● **Bloco de texto**:
Pela ressocialização do condenado, enfim Itabira inaugura o centro de reintegração social da APAC
O centro de reintegração social da Associação de Proteção e Assistência ao Condenado (Apac) finalmente foi inaugurado nesta sexta-feira (16). Trata-se do último capítulo da novela de implantação, que começou no final do século passado.
Foi quando alguns segmentos sociais começaram a discutir a necessidade de humanizar o sistema carcerário existente em Itabira, que tinha o pior exemplo na cadeia pública Paulo Pereira, que a juíza Cibele Mourão, da II Vara Criminal, classifica como um dos mais degradantes exemplos de como não se deve vigiar e punir o condenado.
O novo centro de reintegração social da APAC em Minas Gerais foi instalado no antigo posto agropecuário, com capacidade para receber mais de 90 presos de bom comportamento e de baixa periculosidade. Devido à chuva, a solenidade de inauguração aconteceu no auditório do Fórum Desembargador Drumond.
Conforme foi lembrado pelo desembargador Antônio Armando dos Anjos, coordenador-geral do programa Novos Rumos, do Tribunal de Justiça de Minas Gerais (TJMG), o empenho da sociedade civil foi imprescindível para a Apac de Itabira virar realidade.
“A União cedeu o terreno e, por meio de um termo de ajustamento de conduta, a Vale destinou os recursos iniciais para o projeto começar a sair do papel”, lembrou. O aporte de recursos da mineradora, em 2006, foi de R$ 300 mil.
O novo modelo para o cumprimento alternativo de pena privativa de liberdade tem por base a ressocialização do preso de bom comportamento. Na Apac, os presos que se enquadrarem nos critérios previamente fixados irão encontrar condições dignas para o cumprimento de pena, como determina a Lei de Execução Penal e a Constituição Brasileira.
Dignidade
Conforme lembrou a juíza Cibele Mourão, sob forte emoção ao ver realizado o sonho do juiz criminal Frederico Antunes Coelho, morto em acidente automobilístico, em 2006, quando retornava a Itabira vindo de Belo Horizonte, foram mais de 15 anos de muitas batalhas.
A magistrada recordou as visitas que fazia aos presos detidos na cadeia municipal Paulo Pereira, quando chegou a Itabira, pela primeira vez, em 2008 . “O cheiro daquele ambiente impressionava, é a primeira impressão que me vem à memória quando recordo das visitas”, contou, referindo-se às degradantes condições carcerárias encontradas em Itabira.

● **Dados da tarefa**:
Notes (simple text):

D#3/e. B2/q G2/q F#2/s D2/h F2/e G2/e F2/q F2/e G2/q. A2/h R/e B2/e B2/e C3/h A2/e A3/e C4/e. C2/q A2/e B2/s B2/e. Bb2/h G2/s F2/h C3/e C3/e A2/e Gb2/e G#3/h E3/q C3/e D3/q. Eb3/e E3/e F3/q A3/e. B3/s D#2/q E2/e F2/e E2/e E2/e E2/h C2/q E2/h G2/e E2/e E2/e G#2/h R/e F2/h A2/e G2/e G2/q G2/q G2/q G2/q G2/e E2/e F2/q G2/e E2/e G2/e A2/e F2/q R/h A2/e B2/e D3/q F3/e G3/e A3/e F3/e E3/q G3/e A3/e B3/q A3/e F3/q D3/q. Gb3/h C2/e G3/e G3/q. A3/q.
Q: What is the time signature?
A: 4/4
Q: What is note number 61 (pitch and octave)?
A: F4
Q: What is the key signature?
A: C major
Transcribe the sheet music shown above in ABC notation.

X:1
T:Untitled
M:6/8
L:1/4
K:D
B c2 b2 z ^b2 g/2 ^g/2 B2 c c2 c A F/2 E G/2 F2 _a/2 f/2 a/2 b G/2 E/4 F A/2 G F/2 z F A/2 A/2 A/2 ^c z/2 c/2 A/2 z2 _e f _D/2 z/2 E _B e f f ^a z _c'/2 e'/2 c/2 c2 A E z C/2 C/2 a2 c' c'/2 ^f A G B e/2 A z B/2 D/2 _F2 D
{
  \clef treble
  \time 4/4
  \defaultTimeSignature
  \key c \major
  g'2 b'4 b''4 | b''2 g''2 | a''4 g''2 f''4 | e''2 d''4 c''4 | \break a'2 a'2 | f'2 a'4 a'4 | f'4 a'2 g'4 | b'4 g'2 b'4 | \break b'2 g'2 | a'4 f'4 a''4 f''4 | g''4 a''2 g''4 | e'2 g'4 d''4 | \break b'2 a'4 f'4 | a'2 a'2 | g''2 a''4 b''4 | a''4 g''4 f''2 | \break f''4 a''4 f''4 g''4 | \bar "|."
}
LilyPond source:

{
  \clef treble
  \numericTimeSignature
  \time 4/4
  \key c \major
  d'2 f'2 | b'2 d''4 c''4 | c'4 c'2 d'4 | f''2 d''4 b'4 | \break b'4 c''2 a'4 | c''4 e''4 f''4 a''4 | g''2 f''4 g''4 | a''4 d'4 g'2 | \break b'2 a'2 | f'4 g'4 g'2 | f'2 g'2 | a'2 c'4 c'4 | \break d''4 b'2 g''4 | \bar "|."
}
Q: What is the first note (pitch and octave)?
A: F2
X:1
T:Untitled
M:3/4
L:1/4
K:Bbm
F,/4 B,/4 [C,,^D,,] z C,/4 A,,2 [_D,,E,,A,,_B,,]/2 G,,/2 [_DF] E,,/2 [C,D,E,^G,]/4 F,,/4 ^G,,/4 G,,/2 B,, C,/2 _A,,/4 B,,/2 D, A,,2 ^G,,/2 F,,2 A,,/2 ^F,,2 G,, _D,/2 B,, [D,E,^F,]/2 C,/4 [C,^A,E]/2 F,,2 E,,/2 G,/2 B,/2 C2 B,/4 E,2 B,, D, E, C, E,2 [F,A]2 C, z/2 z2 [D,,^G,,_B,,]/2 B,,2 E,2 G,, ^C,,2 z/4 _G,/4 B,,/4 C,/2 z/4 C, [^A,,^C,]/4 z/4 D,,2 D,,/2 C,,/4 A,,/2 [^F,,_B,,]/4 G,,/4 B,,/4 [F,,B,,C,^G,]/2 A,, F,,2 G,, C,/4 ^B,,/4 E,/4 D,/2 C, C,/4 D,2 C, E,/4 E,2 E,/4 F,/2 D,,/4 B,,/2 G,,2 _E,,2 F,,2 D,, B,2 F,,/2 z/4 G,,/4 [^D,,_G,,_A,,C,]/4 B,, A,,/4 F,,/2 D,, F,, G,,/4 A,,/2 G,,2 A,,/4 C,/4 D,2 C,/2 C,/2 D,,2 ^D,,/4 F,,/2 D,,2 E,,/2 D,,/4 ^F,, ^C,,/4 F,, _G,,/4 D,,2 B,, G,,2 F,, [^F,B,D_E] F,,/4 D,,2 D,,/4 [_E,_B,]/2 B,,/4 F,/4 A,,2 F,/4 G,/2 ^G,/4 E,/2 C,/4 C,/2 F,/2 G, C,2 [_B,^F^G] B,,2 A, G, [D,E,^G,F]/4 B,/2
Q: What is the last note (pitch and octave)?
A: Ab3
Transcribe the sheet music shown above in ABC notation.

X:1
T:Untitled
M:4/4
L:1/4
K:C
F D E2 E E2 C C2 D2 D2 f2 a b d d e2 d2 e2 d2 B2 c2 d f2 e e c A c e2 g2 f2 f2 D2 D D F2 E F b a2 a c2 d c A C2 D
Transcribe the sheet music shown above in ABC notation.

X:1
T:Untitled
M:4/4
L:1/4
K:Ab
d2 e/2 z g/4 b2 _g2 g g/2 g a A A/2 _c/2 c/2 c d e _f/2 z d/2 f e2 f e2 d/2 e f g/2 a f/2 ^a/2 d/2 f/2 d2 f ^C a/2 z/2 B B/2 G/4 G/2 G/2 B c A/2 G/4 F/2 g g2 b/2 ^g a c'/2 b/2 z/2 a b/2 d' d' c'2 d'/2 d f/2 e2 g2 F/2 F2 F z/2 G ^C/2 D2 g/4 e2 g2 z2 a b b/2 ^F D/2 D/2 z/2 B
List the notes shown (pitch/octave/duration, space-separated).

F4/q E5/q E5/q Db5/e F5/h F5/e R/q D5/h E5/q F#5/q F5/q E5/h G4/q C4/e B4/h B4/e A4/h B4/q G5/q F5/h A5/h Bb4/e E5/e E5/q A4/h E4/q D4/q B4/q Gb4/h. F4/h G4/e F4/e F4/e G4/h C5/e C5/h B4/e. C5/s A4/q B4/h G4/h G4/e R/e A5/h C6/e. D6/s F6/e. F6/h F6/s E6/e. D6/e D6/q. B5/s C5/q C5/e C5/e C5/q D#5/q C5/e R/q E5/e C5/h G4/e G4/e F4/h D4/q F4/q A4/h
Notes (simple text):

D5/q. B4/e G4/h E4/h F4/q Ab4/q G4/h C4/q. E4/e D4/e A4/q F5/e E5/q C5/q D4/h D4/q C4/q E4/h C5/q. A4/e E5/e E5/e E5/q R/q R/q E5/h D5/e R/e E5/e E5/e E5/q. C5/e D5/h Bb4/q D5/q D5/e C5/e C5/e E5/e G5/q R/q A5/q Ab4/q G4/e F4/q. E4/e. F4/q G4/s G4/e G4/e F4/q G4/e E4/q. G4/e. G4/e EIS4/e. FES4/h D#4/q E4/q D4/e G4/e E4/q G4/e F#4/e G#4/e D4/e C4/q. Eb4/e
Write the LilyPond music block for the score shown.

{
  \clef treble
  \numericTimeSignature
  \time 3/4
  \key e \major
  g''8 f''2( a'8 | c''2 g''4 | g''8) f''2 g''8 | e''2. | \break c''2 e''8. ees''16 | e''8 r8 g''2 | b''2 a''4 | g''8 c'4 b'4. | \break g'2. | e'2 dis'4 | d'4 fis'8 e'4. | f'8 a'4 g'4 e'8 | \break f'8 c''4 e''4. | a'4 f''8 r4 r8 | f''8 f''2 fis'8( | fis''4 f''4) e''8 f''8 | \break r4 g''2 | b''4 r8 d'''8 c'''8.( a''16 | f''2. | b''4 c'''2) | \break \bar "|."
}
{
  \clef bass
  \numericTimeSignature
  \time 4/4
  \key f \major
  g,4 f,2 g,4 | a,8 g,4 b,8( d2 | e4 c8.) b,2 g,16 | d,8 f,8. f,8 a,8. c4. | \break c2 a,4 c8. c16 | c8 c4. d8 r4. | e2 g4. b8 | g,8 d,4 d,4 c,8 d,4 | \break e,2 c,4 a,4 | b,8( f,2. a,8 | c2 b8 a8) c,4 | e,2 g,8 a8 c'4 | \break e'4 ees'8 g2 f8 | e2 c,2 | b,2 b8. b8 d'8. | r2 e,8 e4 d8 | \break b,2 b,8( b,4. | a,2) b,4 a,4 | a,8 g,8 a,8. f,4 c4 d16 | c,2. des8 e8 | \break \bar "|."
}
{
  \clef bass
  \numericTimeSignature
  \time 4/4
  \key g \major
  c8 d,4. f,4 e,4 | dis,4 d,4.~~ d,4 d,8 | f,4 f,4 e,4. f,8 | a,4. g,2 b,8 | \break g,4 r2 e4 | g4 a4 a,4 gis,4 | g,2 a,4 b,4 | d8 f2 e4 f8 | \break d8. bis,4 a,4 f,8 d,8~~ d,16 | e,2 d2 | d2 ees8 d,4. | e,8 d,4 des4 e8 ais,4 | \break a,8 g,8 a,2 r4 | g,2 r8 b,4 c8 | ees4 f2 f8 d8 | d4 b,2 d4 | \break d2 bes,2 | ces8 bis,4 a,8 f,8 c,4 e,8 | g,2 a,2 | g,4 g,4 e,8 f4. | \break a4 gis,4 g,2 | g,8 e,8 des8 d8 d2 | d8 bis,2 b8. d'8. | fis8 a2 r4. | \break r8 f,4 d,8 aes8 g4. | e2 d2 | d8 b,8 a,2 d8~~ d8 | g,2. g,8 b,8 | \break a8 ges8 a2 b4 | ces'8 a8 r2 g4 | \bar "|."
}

● **Ações a executar**:
[A] Segundo o texto sobre a Apac de Itabira, qual foi o valor destinado pela Vale ao projeto em 2006?
[B] Reproduza, nas linhas de dados, o trecho que vai da linha que contém "D5/q. B4/e G4/h" até a linha que contém "Write the LilyPond", ambas incluídas.
O texto e as linhas de dados não têm relação entre si.

● **Respostas do exercício**:
[A] R$ 300 mil.

[B]
D5/q. B4/e G4/h E4/h F4/q Ab4/q G4/h C4/q. E4/e D4/e A4/q F5/e E5/q C5/q D4/h D4/q C4/q E4/h C5/q. A4/e E5/e E5/e E5/q R/q R/q E5/h D5/e R/e E5/e E5/e E5/q. C5/e D5/h Bb4/q D5/q D5/e C5/e C5/e E5/e G5/q R/q A5/q Ab4/q G4/e F4/q. E4/e. F4/q G4/s G4/e G4/e F4/q G4/e E4/q. G4/e. G4/e EIS4/e. FES4/h D#4/q E4/q D4/e G4/e E4/q G4/e F#4/e G#4/e D4/e C4/q. Eb4/e
Write the LilyPond music block for the score shown.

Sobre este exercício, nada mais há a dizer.